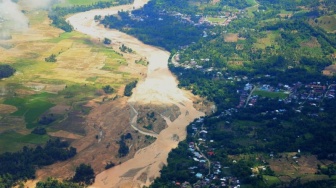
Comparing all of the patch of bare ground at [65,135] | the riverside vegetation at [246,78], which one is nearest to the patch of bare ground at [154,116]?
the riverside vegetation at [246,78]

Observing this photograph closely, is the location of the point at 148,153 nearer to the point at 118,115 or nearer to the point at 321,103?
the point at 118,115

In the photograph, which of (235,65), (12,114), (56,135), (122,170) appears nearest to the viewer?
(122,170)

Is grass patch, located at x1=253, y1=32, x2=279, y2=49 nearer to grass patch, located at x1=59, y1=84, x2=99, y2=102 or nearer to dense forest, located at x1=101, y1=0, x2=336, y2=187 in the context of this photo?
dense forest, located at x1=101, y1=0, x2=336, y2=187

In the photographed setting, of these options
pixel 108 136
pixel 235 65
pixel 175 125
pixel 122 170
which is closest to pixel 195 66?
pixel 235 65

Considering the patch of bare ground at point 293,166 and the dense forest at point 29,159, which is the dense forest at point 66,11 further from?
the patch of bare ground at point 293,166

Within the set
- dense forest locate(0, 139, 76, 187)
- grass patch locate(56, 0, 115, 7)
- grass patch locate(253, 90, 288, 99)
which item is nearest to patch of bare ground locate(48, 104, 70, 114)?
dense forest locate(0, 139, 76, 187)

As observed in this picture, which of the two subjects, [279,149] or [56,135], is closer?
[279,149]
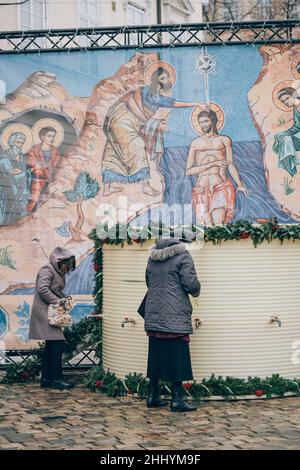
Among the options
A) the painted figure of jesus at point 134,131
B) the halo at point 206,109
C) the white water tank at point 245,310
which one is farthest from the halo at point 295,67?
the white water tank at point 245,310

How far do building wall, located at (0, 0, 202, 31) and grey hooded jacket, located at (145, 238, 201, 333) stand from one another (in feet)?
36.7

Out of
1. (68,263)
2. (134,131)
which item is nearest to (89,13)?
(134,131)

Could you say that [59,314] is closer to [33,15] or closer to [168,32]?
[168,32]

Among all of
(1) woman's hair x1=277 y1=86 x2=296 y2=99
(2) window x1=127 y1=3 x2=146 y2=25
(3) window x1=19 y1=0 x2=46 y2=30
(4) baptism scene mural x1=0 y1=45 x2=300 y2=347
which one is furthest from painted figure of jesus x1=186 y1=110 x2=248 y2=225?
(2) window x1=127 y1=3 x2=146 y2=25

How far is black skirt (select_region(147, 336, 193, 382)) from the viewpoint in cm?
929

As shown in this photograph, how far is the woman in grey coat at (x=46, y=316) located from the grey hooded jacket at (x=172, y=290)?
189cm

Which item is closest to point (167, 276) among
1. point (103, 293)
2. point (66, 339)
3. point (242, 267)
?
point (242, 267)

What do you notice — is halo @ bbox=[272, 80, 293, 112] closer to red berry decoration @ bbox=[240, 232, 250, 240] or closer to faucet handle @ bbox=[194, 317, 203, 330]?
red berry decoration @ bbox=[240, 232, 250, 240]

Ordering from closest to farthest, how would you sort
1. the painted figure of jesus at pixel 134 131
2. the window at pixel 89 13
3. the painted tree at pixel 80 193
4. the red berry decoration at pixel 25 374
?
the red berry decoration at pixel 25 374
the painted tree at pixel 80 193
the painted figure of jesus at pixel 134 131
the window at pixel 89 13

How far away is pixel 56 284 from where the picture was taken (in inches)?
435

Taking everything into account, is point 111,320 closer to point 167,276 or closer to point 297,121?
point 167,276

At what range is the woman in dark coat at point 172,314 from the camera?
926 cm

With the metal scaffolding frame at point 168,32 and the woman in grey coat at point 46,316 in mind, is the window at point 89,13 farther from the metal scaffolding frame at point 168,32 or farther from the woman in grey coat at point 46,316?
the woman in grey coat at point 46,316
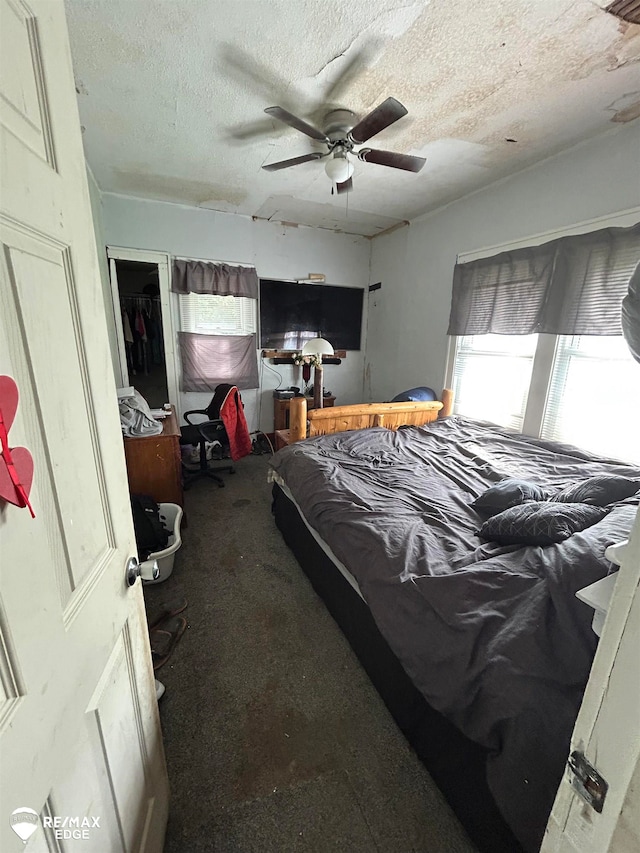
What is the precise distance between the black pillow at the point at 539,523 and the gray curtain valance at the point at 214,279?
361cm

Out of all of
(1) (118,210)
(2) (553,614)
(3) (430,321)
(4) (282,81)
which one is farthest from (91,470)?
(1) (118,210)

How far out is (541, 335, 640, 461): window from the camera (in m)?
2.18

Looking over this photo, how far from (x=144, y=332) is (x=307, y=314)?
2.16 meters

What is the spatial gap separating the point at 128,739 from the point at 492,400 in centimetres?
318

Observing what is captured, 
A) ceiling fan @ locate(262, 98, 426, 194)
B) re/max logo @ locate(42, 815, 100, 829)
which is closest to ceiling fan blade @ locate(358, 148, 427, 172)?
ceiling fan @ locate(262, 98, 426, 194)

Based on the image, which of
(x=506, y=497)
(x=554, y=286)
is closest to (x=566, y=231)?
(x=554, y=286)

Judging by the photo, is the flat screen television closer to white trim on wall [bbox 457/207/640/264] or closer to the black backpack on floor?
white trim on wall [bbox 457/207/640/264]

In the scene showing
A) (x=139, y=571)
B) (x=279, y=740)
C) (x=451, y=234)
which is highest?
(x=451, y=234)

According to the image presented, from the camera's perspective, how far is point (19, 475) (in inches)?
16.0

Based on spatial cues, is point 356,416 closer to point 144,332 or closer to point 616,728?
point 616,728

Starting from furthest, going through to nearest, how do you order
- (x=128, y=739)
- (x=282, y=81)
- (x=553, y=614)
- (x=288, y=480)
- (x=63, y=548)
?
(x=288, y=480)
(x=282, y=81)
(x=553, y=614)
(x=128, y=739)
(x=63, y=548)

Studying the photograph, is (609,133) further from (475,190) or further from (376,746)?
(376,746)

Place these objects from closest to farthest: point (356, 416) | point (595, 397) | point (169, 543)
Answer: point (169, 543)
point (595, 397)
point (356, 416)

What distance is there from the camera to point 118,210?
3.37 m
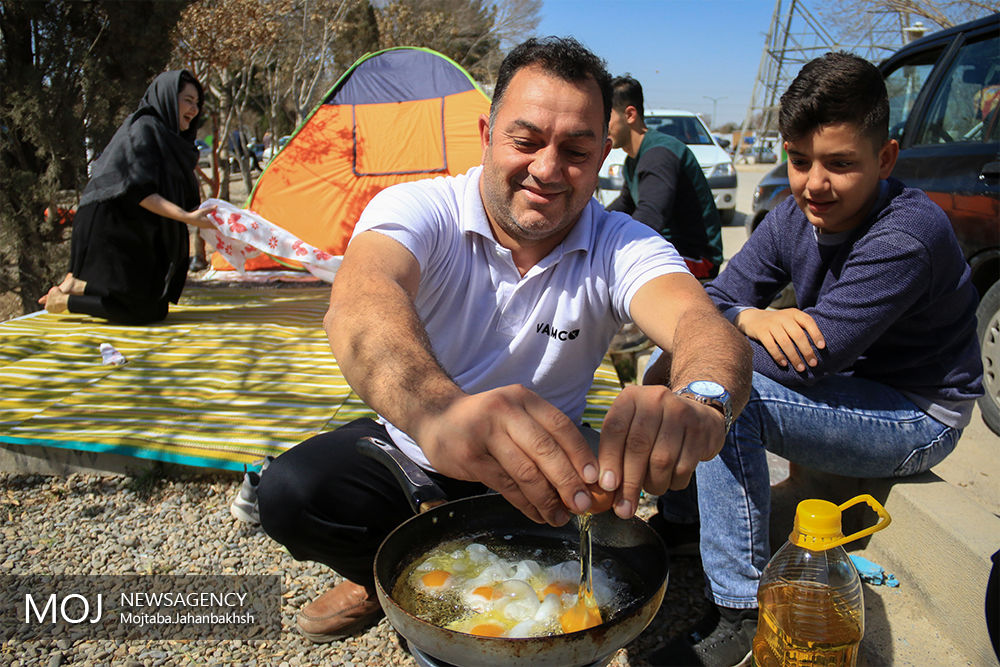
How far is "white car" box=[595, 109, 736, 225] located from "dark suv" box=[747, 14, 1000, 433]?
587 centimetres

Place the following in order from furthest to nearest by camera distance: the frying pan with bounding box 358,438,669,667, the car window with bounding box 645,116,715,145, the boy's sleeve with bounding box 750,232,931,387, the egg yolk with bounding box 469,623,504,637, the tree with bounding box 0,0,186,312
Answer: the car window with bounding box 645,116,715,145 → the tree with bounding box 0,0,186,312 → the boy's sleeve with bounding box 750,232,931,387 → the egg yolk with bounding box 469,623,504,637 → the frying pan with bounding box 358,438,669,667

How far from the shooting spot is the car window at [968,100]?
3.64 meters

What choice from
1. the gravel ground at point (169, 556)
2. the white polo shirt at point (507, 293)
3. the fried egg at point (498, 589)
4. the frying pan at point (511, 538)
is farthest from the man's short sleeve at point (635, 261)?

* [Short exercise] Reproduce the listing above word for word, leaving out the pictures.

* [Full output]
Comparing all of the patch of bare ground at [65,135] | the riverside vegetation at [246,78], which one is nearest to the patch of bare ground at [154,116]?
the riverside vegetation at [246,78]

Observing this photograph closely, is the location of the point at 148,153 nearer to the point at 118,115 or nearer to the point at 321,103?
the point at 118,115

In the photograph, which of (235,65), (12,114), (56,135), (122,170) appears nearest to the viewer?
(122,170)

Is grass patch, located at x1=253, y1=32, x2=279, y2=49 nearer to grass patch, located at x1=59, y1=84, x2=99, y2=102 or nearer to dense forest, located at x1=101, y1=0, x2=336, y2=187 in the context of this photo?
dense forest, located at x1=101, y1=0, x2=336, y2=187

In the photographed setting, of these options
pixel 108 136
pixel 235 65
pixel 175 125
pixel 122 170
which is closest to pixel 195 66?
pixel 235 65

Considering the patch of bare ground at point 293,166 and the dense forest at point 29,159, which is the dense forest at point 66,11 further from?
the patch of bare ground at point 293,166

Within the set
- dense forest locate(0, 139, 76, 187)
- grass patch locate(56, 0, 115, 7)
- grass patch locate(253, 90, 288, 99)
which item is nearest to patch of bare ground locate(48, 104, 70, 114)?
dense forest locate(0, 139, 76, 187)

As observed in this picture, which of the two subjects, [279,149] or [56,135], is closer?
[279,149]
Among the options
A) the painted figure of jesus at point 134,131
B) the halo at point 206,109
C) the white water tank at point 245,310
which one is farthest from the halo at point 295,67?
the white water tank at point 245,310

How far do building wall, located at (0, 0, 202, 31) and grey hooded jacket, located at (145, 238, 201, 333) stand from one another (in feet)?
36.7

Out of
1. (68,263)
2. (134,131)
which item is nearest to (89,13)?
(134,131)

Could you say that [59,314] is closer to [33,15] or closer to [168,32]?
[168,32]

Among all of
(1) woman's hair x1=277 y1=86 x2=296 y2=99
(2) window x1=127 y1=3 x2=146 y2=25
(3) window x1=19 y1=0 x2=46 y2=30
(4) baptism scene mural x1=0 y1=45 x2=300 y2=347
which one is furthest from painted figure of jesus x1=186 y1=110 x2=248 y2=225?
(2) window x1=127 y1=3 x2=146 y2=25

How far is black skirt (select_region(147, 336, 193, 382)) from the viewpoint in cm?
929

As shown in this photograph, how far is the woman in grey coat at (x=46, y=316) located from the grey hooded jacket at (x=172, y=290)?
189cm

Which item is closest to point (167, 276) among
1. point (103, 293)
2. point (66, 339)
3. point (242, 267)
?
point (242, 267)

What do you notice — is halo @ bbox=[272, 80, 293, 112] closer to red berry decoration @ bbox=[240, 232, 250, 240] or closer to faucet handle @ bbox=[194, 317, 203, 330]?
red berry decoration @ bbox=[240, 232, 250, 240]

Ordering from closest to farthest, how would you sort
1. the painted figure of jesus at pixel 134 131
2. the window at pixel 89 13
3. the painted tree at pixel 80 193
4. the red berry decoration at pixel 25 374
?
the red berry decoration at pixel 25 374
the painted tree at pixel 80 193
the painted figure of jesus at pixel 134 131
the window at pixel 89 13

How far away is pixel 56 284 from where the picture was taken (in inches)?
435

Taking everything into account, is point 111,320 closer to point 167,276 or closer to point 297,121?
point 167,276

At what range is the woman in dark coat at point 172,314 from the camera?
926 cm

With the metal scaffolding frame at point 168,32 and the woman in grey coat at point 46,316 in mind, is the window at point 89,13 farther from the metal scaffolding frame at point 168,32 or farther from the woman in grey coat at point 46,316?
the woman in grey coat at point 46,316
What is the precise distance between the black pillow at the point at 539,523 and the gray curtain valance at the point at 214,279?
361cm

Out of all of
(1) (118,210)
(2) (553,614)
(3) (430,321)
(4) (282,81)
which one is farthest from (91,470)?
(1) (118,210)

How far out is (541, 335, 640, 461): window from the camera (in m)?
2.18

Looking over this photo, how far from (x=144, y=332) is (x=307, y=314)?
2.16 meters

What is the spatial gap separating the point at 128,739 from the point at 492,400 in centimetres?
318

Observing what is captured, 
A) ceiling fan @ locate(262, 98, 426, 194)
B) re/max logo @ locate(42, 815, 100, 829)
which is closest to ceiling fan blade @ locate(358, 148, 427, 172)?
ceiling fan @ locate(262, 98, 426, 194)

Based on the image, which of
(x=506, y=497)
(x=554, y=286)
is closest to (x=566, y=231)?
(x=554, y=286)

Judging by the photo, is the flat screen television closer to white trim on wall [bbox 457/207/640/264] or closer to the black backpack on floor?
white trim on wall [bbox 457/207/640/264]

In the scene showing
A) (x=139, y=571)
B) (x=279, y=740)
C) (x=451, y=234)
which is highest?
(x=451, y=234)

According to the image presented, from the camera's perspective, how far is point (19, 475) (in inches)?
16.0

Based on spatial cues, is point 356,416 closer to point 144,332 or closer to point 616,728?
point 616,728

Starting from furthest, going through to nearest, how do you order
- (x=128, y=739)
- (x=282, y=81)
- (x=553, y=614)
- (x=288, y=480)
- (x=63, y=548)
?
(x=288, y=480)
(x=282, y=81)
(x=553, y=614)
(x=128, y=739)
(x=63, y=548)

Studying the photograph, is (609,133) further from (475,190) or further from (376,746)?
(376,746)

Place these objects from closest to farthest: point (356, 416) | point (595, 397) | point (169, 543)
Answer: point (169, 543)
point (595, 397)
point (356, 416)

What distance is there from the camera to point 118,210?
3.37 m
How far is "white car" box=[595, 109, 736, 225] located from "dark suv" box=[747, 14, 1000, 433]?
587 centimetres

Place the following in order from furthest to nearest by camera distance: the frying pan with bounding box 358,438,669,667, the car window with bounding box 645,116,715,145, the boy's sleeve with bounding box 750,232,931,387, the egg yolk with bounding box 469,623,504,637, the tree with bounding box 0,0,186,312
Answer: the car window with bounding box 645,116,715,145 → the tree with bounding box 0,0,186,312 → the boy's sleeve with bounding box 750,232,931,387 → the egg yolk with bounding box 469,623,504,637 → the frying pan with bounding box 358,438,669,667

How far from the shooting spot is the car window at [968,100]?
3.64 meters

What choice from
1. the gravel ground at point (169, 556)
2. the white polo shirt at point (507, 293)
3. the fried egg at point (498, 589)
4. the frying pan at point (511, 538)
is farthest from the man's short sleeve at point (635, 261)?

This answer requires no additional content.